After 10 minutes of stillness, have someone slowly read the Newman Prayer again to close your time.

Newman Prayer

God has created me to do Him some definite service. He has committed some work to me which He has not committed to another. I have my mission. I may never know it in this life, but I shall be told it in the next. I am a link in a chain, a bond of connection between persons. He has not created me for naught. I shall do good; I shall do His work. I shall be an angel of peace, a preacher of truth in my own place, while not intending it if I do but keep His commandments. Therefore, I will trust Him, whatever I am, I can never be thrown away.
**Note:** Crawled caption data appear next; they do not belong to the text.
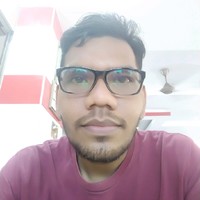 Daus Rahim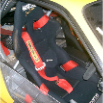 Rob's Old race Car (4)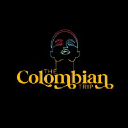 The Colombian Trip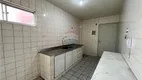 Foto 17 de Apartamento com 3 Quartos à venda, 102m² em Torre, Recife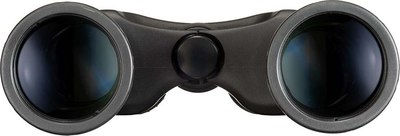 Бинокль Pentax Jupiter 10x50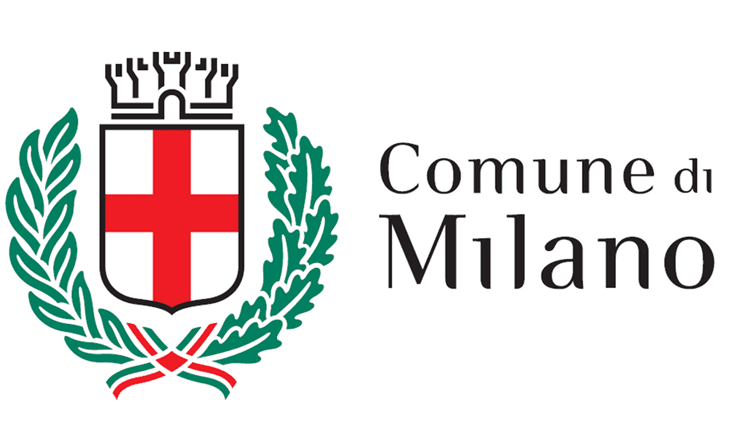  Comune di Milano, chatbot su WhatsApp per fornire informazioni ai cittadini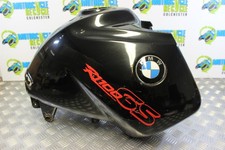 BMW R 1100 GS Petrol Tank Fuel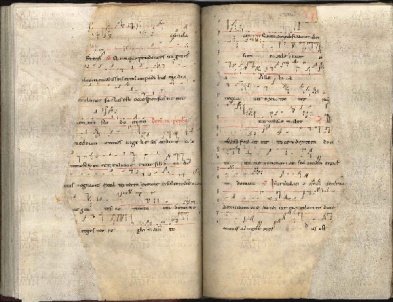 ACMo O.I.13 - pag. 39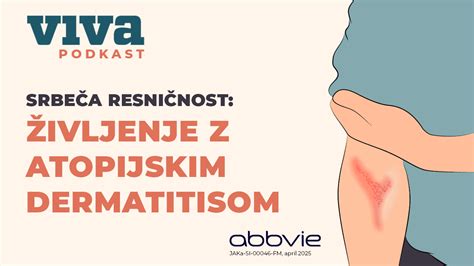 Otroška koža z milijami in luščenjem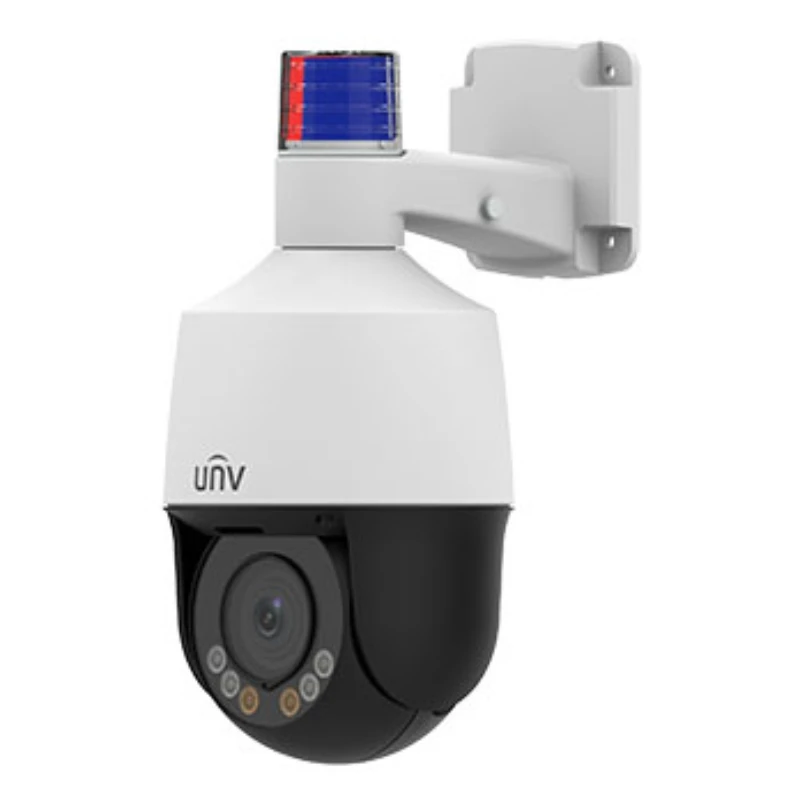 UNV - IPC6312LFW-AX4C-VG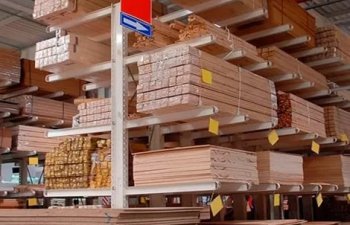 Rusiyada taxta kəskin bahalaşıb – İxracı Dayandırıla Bilər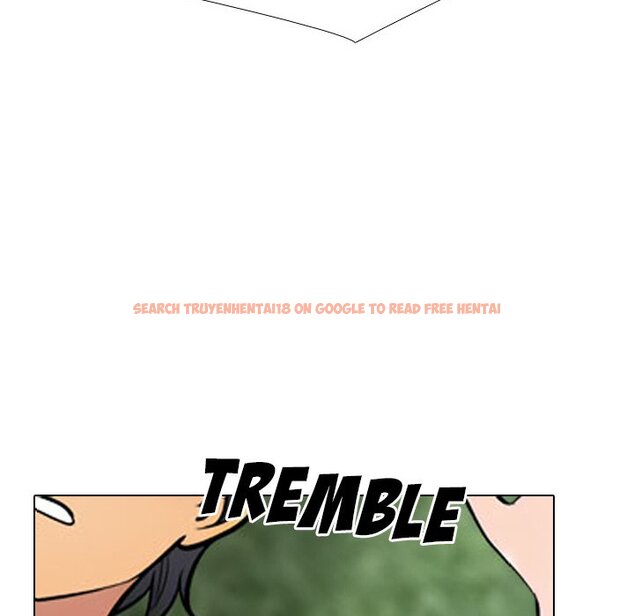 Read Hentai Image 144 a5dd5 in comic Our Exchange - Chapter 225 - hentaitnt.net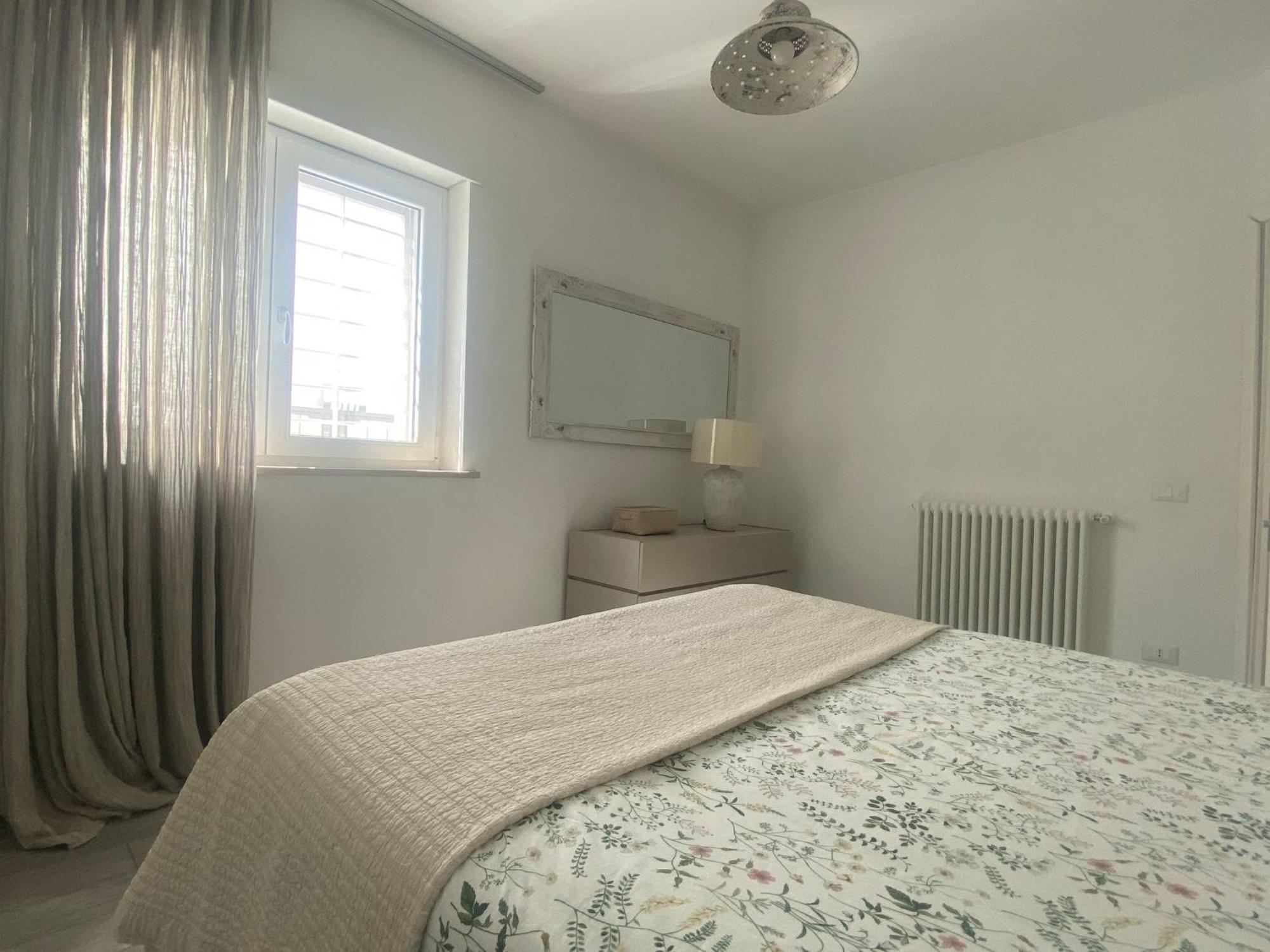 Residenza Davico Villa Casal Palocco Ngoại thất bức ảnh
If I am in sickness, my sickness may serve Him, in perplexity, my perplexity may serve Him. If I am in sorrow, my sorrow may serve Him. He does nothing in vain. He knows what He is about. He may take away my friends. He may throw me among strangers. He may make me feel desolate, make my spirits sink, hide my future from me. Still, He knows what He is about.

Amen.

God has created me to do Him some definite service. He has committed some work to me which He has not committed to another. I have my mission. I may never know it in this life, but I shall be told it in the next. I am a link in a chain, a bond of connection between persons. He has not created me for naught. I shall do good; I shall do His work. I shall be an angel of peace, a preacher of truth in my own place, while not intending it if I do but keep His commandments. Therefore, I will trust Him, whatever I am, I can never be thrown away. If I am in sickness, my sickness may serve Him, in perplexity, my perplexity may serve Him. If I am in sorrow, my sorrow may serve Him. He does nothing in vain. He knows what He is about. He may take away my friends. He may throw me among strangers. He may make me feel desolate, make my spirits sink, hide my future from me. Still, He knows what He is about.
 
Amen.

9. Small Group Discussion

Break into small groups of 2-3 and share what that exercise was like for you.

  1. How did you find it helpful? How did you find it frustrating? 
  2. Were there any invitations you felt like Jesus extended to you?
  3. If you would like share more of the things you wrote down that you felt thankful for or anxious about, do so.

10. Closing

Close your time by praying for one another and trusting that Jesus knows what He is about.